◆ Problem
Render the material below as a JSON list of strings, with one string for each line and no entries for blank lines. Leave the pictures out.

◆ Recorded information
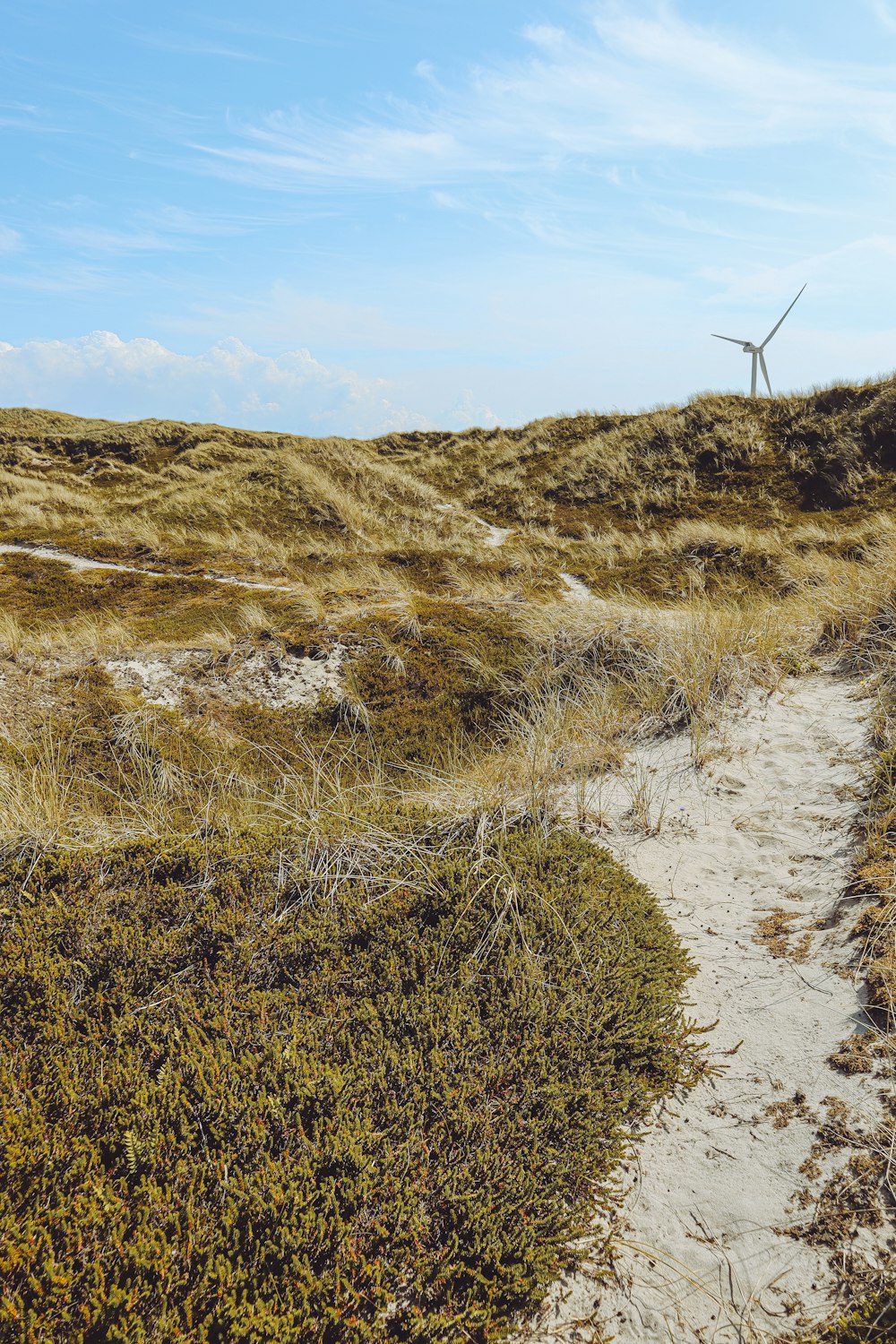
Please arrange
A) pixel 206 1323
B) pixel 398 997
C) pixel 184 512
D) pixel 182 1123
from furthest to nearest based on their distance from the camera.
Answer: pixel 184 512, pixel 398 997, pixel 182 1123, pixel 206 1323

◆ Output for this task
[
  "Please arrange",
  "A) pixel 206 1323",
  "B) pixel 398 997",
  "C) pixel 184 512",
  "D) pixel 182 1123",
  "from furthest to nearest based on their distance from the camera.",
  "Answer: pixel 184 512, pixel 398 997, pixel 182 1123, pixel 206 1323"
]